I really wouldn't want to live where you live...
Re: @Don Jefe
Most States in the US are "at will employment" States. That means you can let an employee go at any time without giving them a reason for their termination. If you do so, you cannot call it a "firing", otherwise you will be in a heap of legal trouble as firing has to be for cause. You have to call it a lay-off. The legal distinction is huge, as a laid-off employee is entitled to collect unemployment benefits, whereas an employee who is fired (or quits) is not. An employers unemployment insurance premiums are dependent on the employers history of ex-employees collecting unemployment benefits, so there is an incentive for an employer to classify terminations accurately. Having said that, most large companies in "at will" employment States never fire anyone, they just lay problematic employees off same as they do redundant employees as it's basically impossible for a laid off employee to sue.
Re: @Don Jefe
The 'with cause' clause varies wildly between States as well. Where our main office is located, terminating someone 'without cause' may result in an unemployment benefits hearing where, depending on the outcome, I might be on the hook for increased unemployment insurance payments, but as long as I don't state the reason for their firing as being for one of the few prohibited reasons the (ex)employee has no legal recourse. Even if they did press ahead with a suit, 99.9% of judges won't hear those cases and as a result most capable lawyers won't take them.
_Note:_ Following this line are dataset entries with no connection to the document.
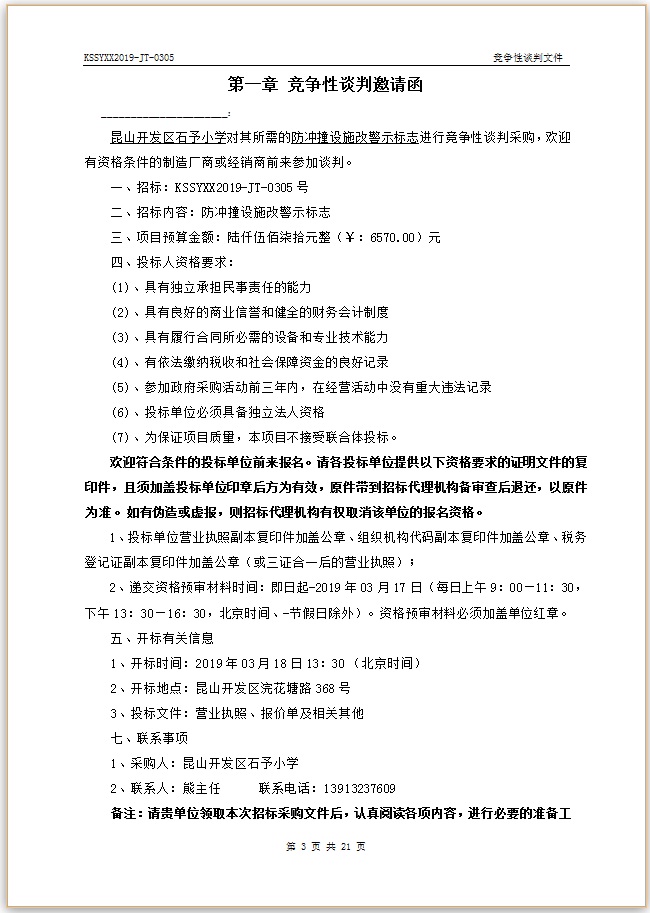 KSSYXX2019-JT-0305

竞争性谈判文件

第一章 竞争性谈判邀请函

____________________:

昆山开发区石予小学对其所需的防冲撞设施改警示标志进行竞争性谈判采购，欢迎有资格条件的制造厂商或经销商前来参加谈判。

一、招标：KSSYXX2019-JT-0305 号

二、招标内容：防冲撞设施改警示标志

三、项目预算金额：陆仟伍佰柒拾元整（¥：6570.00）元

四、投标人资格要求：

(1)、具有独立承担民事责任的能力

(2)、具有良好的商业信誉和健全的财务会计制度

(3)、具有履行合同所必需的设备和专业技术能力

(4)、有依法缴纳税收和社会保障资金的良好记录

(5)、参加政府采购活动前三年内，在经营活动中没有重大违法记录

(6)、投标单位必须具备独立法人资格

(7)、为保证项目质量，本项目不接受联合体投标。

欢迎符合条件的投标单位前来报名。请各投标单位提供以下资格要求的证明文件的复印件，且须加盖投标单位印章后方为有效，原件带到招标代理机构备审查后退还，以原件为准。如有伪造或虚报，则招标代理机构有权取消该单位的报名资格。

1、投标单位营业执照副本复印件加盖公章、组织机构代码副本复印件加盖公章、税务登记证副本复印件加盖公章（或三证合一后的营业执照）；

2、递交资格预审材料时间：即日起-2019 年 03 月 17 日（每日上午 9：00－11：30，下午 13：30－16：30，北京时间、-节假日除外）。资格预审材料必须加盖单位红章。

五、开标有关信息

1、开标时间：2019 年 03 月 18 日 13：30（北京时间）

2、开标地点：昆山开发区浣花塘路 368 号

3、投标文件：营业执照、报价单及相关其他

七、联系事项

1、采购人：昆山开发区石予小学

2、联系人：熊主任　　联系电话：13913237609

备注：请贵单位领取本次招标采购文件后，认真阅读各项内容，进行必要的准备工

第 3 页 共 21 页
Insubordination is a really common out for employers too. It is considered a zero tolerance, zero recourse offense that also does not qualify the employee for unemployment benefits or post employment insurance extension. Got a smart mouth employee with a bad attitude or one who can't show up on time or doesn't follow stated policy (disrupting company culture, personal appearance or hygiene, dress code, refrigerator use rules): Insubordination. You don't even have to state specifics to the unemployment office. Just "Insubordination, refusal to comply with stated policy", and you're golden. So you write company policy in an incredibly vague and Byzantine way (there are law specialists just for that), give them a copy and have them sign a policy receipt and acceptance form and that's all sorted.
All that being said, those laws always lean toward the employer because they are supposed to be there to keep wholly undesirable bad hires from terrorizing your business internally. But far, far, too many companies use them to be complete assholes. The US view that law can't be abused, only misapplied, allows dishonest or immoral moose dicks to treat staff like poorly paid indentured servants. It really sucks and with small/small medium sized companies word generally gets out and their business suffers (and hopefully dies). With larger companies though it can be a part of the culture and it is really, really shitty.
Re: @Don Jefe
>word generally gets out and their business suffers (and hopefully dies). With larger companies though it can be a part of the culture
Word gets around on the big one too which is why the dominant semiconductor company whose first letter starts with an I has to pay such big bucks to get talent. They prefer the H1B wage slaves any way so they don't really care.
The article days "Big Data can improve security strategy, an approach that provides a more natural fit between RSA and its owner, storage giant EMC."
Pray tell, what the fuck is that supposed to mean? Approaching security with a 'big data' strategy improves it? Approaching 'big data' with a security strategy improves it? It sound like 100% corporate gobbledygook snatched verbatim from press talking points. Oh...
"...what the fuck is that supposed to mean?"
It's encrypted. When you decrypt the string Big Data can improve security strategy you get the string Sell your shares now.